§ Short exercise:
State how many lines in the rows below contain the word "photograph", and give only that number.

§ Input for this task:
◇ ◇ ◇

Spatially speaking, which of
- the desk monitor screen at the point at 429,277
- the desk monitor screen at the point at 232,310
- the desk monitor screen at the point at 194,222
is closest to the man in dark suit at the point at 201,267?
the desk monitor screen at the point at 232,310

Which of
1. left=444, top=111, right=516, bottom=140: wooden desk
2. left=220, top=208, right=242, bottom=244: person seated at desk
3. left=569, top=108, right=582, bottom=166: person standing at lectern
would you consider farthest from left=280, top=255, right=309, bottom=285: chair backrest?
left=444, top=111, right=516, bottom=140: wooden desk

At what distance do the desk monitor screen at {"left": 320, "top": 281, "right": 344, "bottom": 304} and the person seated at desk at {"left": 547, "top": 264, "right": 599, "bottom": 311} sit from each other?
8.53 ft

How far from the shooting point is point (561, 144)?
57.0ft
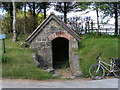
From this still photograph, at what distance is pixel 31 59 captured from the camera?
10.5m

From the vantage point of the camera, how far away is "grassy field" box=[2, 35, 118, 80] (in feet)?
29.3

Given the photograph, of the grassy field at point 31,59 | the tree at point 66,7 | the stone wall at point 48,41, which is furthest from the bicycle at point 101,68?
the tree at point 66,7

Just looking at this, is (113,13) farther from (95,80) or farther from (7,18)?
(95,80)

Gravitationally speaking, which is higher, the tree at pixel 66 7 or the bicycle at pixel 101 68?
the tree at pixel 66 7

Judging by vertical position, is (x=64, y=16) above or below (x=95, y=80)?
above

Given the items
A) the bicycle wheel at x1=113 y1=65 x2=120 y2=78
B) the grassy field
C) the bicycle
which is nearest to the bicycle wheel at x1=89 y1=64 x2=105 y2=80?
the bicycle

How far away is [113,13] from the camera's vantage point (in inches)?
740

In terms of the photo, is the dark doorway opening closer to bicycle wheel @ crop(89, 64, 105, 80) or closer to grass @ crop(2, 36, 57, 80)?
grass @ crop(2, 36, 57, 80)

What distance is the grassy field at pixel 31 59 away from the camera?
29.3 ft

◇ ◇ ◇

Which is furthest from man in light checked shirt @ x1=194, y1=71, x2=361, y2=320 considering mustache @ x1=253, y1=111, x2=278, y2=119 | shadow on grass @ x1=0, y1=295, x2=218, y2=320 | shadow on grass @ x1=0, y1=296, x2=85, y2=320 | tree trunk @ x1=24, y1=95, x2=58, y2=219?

◇ ◇ ◇

§ In response:
2